Sei tu il Messia? E Giovanni scende dall’altare delle attese della gente, per dire: no, non sono io. “Viene dopo di me colui che è più forte di me”. Di quale forza? Lui è il più forte perché usa parole di vita, perché ha un fuoco che parla al cuore e così lo seduce, come profetizzava Osea.

Il vangelo di oggi ci incalza: Io sono solo acqua, ma deve arrivare molto di più, un fuoco nel quale saremo immersi. Giovanni che sogna aie bruciate, vento che spazza la pula, incontra un Dio che non conosceva: Gesù, che non è solo buono. È esclusivamente buono, che in fila con gli altri scende al fiume.

Luca non racconta il battesimo, ma più precisamente ciò che accade dopo. “Gesù stava in preghiera, e il cielo si aprì!” Conseguenza meravigliosa, effetto della preghiera: tu preghi e Dio apre il cielo.

La risposta alla preghiera non sono le grazie che noi chiediamo, ma lo sfondamento del cielo chiuso, una feritoia liquida d’azzurro. E fiorisce un azzurro che ristora, un azzurro che non mente: contempli la tua vita dalle stelle, la interpreti dall’alto.

E comprendi che il battesimo accade sempre, su di te scende continuamente lo Spirito del Signore, e tu diventi il nido della colomba di Dio, un nido di parole e di fuoco.

Infatti dal cielo scende un volo di parole: Tu sei il Figlio mio, l’amato, in te ho posto il mio compiacimento.

FIGLIO, forse la più bella e la più forte tra le parole umane, che illumina un legame per sempre, la radice, la cura, la gioia, la tenerezza generativa, l’amore che non cede e non si volta indietro.

‘Amato’ è la seconda parola.

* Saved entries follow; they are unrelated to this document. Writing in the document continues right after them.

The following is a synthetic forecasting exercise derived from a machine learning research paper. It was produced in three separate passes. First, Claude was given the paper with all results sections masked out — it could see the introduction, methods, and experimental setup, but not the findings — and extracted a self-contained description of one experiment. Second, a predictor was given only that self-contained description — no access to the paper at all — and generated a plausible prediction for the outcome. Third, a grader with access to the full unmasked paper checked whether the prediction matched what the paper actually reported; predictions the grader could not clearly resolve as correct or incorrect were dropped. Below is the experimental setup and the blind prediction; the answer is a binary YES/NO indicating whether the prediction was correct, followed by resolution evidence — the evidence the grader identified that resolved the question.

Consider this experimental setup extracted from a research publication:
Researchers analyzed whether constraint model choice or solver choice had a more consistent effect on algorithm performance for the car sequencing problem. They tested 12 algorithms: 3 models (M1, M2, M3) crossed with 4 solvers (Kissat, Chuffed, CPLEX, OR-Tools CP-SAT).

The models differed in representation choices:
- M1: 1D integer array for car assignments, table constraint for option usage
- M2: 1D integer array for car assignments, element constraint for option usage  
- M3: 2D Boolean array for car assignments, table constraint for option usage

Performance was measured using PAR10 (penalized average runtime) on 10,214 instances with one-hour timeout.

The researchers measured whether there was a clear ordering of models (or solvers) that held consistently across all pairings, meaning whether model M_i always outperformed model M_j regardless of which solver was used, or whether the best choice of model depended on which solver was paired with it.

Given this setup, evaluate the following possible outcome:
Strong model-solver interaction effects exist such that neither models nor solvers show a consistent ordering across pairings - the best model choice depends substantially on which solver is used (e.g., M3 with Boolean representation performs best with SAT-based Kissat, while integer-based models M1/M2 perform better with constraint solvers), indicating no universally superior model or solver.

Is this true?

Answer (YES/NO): NO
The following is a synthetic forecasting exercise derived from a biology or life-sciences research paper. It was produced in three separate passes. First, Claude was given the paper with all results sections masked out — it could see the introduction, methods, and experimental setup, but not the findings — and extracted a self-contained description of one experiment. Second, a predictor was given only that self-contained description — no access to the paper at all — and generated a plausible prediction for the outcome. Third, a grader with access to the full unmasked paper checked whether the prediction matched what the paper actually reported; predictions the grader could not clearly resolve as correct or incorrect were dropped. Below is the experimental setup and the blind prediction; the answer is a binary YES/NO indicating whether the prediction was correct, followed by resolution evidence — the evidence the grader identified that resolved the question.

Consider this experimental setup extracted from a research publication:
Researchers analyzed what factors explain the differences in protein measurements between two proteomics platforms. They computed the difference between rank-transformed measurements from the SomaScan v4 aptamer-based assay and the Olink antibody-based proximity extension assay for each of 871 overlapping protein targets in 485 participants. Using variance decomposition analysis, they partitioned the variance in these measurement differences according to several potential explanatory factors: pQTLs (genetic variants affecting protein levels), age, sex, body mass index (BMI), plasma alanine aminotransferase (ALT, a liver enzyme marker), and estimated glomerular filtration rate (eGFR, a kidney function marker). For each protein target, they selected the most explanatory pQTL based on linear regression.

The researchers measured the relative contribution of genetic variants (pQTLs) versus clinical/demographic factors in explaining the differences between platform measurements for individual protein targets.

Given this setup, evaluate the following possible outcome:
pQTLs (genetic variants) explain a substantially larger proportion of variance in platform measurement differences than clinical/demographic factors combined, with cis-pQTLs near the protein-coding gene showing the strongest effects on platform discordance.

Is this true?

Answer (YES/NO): NO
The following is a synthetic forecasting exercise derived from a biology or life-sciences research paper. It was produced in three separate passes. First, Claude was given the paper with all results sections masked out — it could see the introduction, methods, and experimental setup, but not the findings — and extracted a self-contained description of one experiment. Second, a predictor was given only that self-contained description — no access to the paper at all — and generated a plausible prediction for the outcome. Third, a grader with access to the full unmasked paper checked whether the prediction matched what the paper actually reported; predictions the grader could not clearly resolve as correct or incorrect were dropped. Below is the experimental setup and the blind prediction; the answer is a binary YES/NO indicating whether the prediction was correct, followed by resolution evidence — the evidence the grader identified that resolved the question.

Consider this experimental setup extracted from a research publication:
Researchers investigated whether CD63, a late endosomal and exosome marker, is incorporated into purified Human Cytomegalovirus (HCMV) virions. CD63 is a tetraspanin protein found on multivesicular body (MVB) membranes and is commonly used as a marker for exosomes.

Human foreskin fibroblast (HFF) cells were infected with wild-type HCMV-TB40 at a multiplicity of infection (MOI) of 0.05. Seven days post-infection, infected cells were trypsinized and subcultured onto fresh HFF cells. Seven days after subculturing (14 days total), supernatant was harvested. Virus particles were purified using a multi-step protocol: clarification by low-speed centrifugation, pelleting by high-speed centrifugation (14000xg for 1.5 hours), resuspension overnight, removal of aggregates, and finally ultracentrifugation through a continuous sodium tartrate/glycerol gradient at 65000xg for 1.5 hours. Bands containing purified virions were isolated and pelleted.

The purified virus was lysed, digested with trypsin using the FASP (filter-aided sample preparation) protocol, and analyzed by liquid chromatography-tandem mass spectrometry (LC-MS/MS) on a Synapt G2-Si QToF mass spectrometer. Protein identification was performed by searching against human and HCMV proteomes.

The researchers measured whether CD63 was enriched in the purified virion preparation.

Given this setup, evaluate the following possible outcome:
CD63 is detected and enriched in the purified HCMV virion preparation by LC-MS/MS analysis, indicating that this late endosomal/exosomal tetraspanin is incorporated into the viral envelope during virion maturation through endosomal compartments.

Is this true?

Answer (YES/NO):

Prima che tu risponda, che tu dica sì o no, il tuo nome per Dio è “amato”. Senza clausole e senza condizioni. Che io sia amato non dipende da me, per fortuna, dipende da Lui, dal suo amore asimmetrico e incondizionato.

‘Mio compiacimento’ è la terza parola. Qui possiamo sbirciare dentro il cuore di Dio: c’è in lui un brivido di piacere. Un Dio che dice è bello che tu ci sia! Tu rendi il mondo più bello, per il solo fatto di esistere. Figlio mio, ti guardo e sono felice. Sono felice di essere tuo padre.

E allora smettiamola di sentirci sempre sotto esame. Non siamo sotto osservazione, ma sotto abbraccio. Non siamo sotto indagine, ma sotto un volo di parole bellissime, sotto un abbraccio infinito.